- _TESTO_:
####

Nel 2017 alcuni grandi marchi della moda francese hanno bandito dalle passerelle le modelle troppo magre. L’anno successivo, Victoria’s Secret ha deciso di cancellare il celebre evento “Victoria’s Secret fashion show” dopo le numerose critiche per la mancanza di diversità e la riproposizione di canoni di bellezza – e magrezza – idealizzati e irraggiungibili. Nel frattempo, alcune aziende hanno adottato nuove strategie di marketing: dai manichini con fisicità differenti nel negozio Nike di Oxford Street a Londra, alla campagna “Sweet summer escape” di H&M, che mostrava corpi reali, non per forza scolpiti, senza ritocchi fotografici. Non più solo modelle alte 180 cm, taglia 36 e senza un filo di cellulite, ma persone vere.

Il movimento che ha portato agli ideali della body positivity per come è conosciuta oggi ha origine alla fine degli anni Sessanta, con la nascita a New York della “National association to aid fat Americans”, poi nota come “National association to advance fat acceptance”, un’organizzazione impegnata a contrastare le discriminazioni basate sul fisico. Quei valori, però, non sono rimasti confinati a New York: nello stesso periodo si diffondevano anche altrove, dalle femministe californiane che denunciavano i messaggi legati alla diet culture alle femministe del “London fat women’s group” nato a metà degli anni Ottanta a Londra e rimasto attivo per anni. Con l’arrivo di internet, l’attivismo ha assunto anche una forma digitale e i social hanno contribuito a diffondere i valori dell’accettazione, della diversità, dell’amore per sé stesse e per il proprio corpo.

####

- _ELENCO DATI_:

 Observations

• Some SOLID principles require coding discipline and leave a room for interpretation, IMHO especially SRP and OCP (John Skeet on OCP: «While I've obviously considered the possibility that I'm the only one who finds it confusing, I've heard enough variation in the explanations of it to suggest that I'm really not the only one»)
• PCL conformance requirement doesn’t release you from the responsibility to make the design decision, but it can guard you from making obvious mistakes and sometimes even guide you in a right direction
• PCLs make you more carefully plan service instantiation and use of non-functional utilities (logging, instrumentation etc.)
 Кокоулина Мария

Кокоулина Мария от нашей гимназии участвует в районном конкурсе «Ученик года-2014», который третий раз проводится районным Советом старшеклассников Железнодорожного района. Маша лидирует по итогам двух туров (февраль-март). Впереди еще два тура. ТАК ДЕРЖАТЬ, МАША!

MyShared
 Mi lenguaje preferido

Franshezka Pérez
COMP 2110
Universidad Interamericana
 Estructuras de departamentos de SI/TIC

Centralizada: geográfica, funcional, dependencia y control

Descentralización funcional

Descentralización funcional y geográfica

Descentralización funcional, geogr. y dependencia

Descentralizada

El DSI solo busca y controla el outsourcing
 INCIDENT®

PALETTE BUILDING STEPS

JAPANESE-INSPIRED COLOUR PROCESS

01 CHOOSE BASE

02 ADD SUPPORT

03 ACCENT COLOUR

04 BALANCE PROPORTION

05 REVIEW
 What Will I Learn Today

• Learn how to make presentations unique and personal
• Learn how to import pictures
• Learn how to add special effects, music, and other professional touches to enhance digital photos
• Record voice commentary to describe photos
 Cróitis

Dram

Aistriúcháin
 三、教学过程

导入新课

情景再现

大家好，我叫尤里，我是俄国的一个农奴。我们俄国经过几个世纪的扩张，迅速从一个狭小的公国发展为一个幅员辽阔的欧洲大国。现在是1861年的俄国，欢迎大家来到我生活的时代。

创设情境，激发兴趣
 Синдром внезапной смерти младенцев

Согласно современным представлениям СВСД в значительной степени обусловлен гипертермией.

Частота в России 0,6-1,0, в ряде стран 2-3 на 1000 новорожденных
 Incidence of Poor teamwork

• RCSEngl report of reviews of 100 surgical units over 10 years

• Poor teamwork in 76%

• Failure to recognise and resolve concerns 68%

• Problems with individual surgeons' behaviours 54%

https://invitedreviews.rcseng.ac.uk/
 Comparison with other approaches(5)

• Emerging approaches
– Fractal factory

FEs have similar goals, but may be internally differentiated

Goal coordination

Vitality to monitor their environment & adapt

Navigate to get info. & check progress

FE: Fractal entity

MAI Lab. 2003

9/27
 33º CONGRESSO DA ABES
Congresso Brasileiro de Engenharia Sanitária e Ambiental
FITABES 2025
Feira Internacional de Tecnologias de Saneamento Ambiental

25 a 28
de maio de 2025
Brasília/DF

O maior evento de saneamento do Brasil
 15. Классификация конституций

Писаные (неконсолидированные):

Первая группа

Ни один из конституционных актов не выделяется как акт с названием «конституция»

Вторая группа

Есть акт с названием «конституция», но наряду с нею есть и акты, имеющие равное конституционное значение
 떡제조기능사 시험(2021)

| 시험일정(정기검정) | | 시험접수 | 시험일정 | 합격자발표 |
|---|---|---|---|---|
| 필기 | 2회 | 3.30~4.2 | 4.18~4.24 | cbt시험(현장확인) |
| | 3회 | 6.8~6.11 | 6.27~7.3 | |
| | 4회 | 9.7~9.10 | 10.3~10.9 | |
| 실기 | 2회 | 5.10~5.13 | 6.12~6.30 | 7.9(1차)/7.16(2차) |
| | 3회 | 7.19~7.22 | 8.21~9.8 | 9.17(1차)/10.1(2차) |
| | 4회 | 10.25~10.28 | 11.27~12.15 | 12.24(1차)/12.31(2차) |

####

- _CONSEGNE_:
**1)** Trasforma in un elenco puntato il paragrafo del testo sulla body positivity che inizia con "Nel 2017 alcuni grandi marchi", conservando i fatti principali.
**2)** Secondo il testo sulla body positivity, perché Victoria's Secret ha cancellato il "Victoria's Secret fashion show"? Rispondi in una o due frasi.
**3)** In quale città e in quale periodo è nata la "National association to aid fat Americans", secondo il testo sulla body positivity?

- _SOLUZIONI_:
**1)**
- Nel 2017 alcuni grandi marchi della moda francese hanno vietato le modelle troppo magre sulle passerelle.
- L'anno dopo Victoria's Secret ha cancellato il suo famoso fashion show, criticato per la scarsa diversità e per canoni di bellezza e magrezza idealizzati e irraggiungibili.
- Alcune aziende hanno cambiato strategia di marketing: Nike ha introdotto manichini con fisicità diverse nel negozio di Oxford Street a Londra, e H&M ha lanciato la campagna "Sweet summer escape" con corpi reali e senza ritocchi fotografici.
- Al posto delle sole modelle alte 180 cm e di taglia 36 compaiono persone vere.

**2)** Victoria's Secret ha cancellato l'evento dopo le numerose critiche ricevute. Le critiche riguardavano la mancanza di diversità e la riproposizione di canoni di bellezza e magrezza idealizzati e irraggiungibili.

**3)** È nata a New York alla fine degli anni Sessanta.